**PROBLEM**
When you reach the line containing "United States, site archbold_FL-06." in the data below, reproduce it and every line that follows, exactly and without additions.

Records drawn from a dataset
- Opening Delimiter -

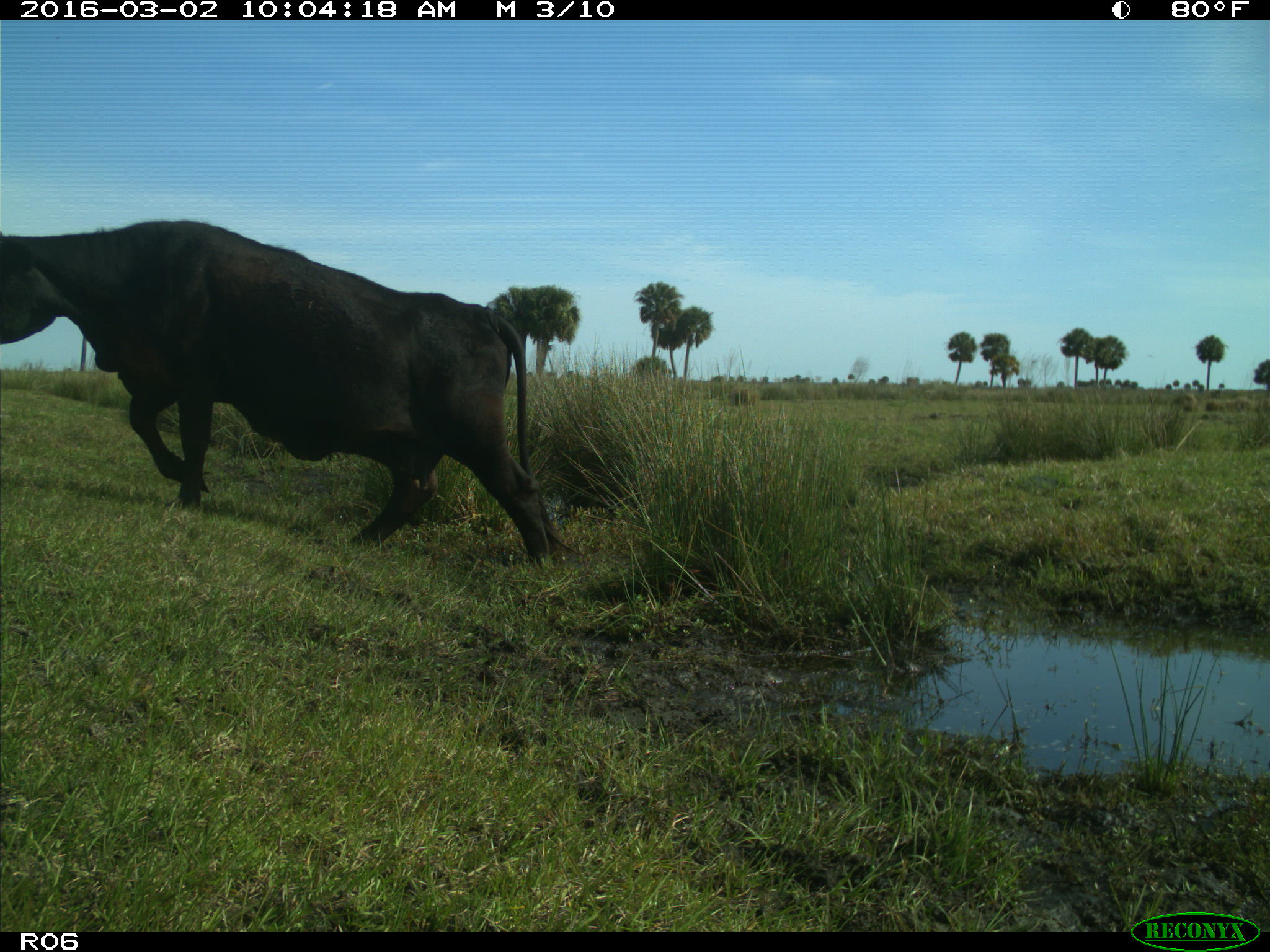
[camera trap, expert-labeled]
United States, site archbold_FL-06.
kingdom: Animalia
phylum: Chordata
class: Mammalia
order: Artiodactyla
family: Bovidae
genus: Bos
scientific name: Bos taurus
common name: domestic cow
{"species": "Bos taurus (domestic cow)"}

- Closing Delimiter -

**EXPECTED ANSWER**
United States, site archbold_FL-06.
kingdom: Animalia
phylum: Chordata
class: Mammalia
order: Artiodactyla
family: Bovidae
genus: Bos
scientific name: Bos taurus
common name: domestic cow
{"species": "Bos taurus (domestic cow)"}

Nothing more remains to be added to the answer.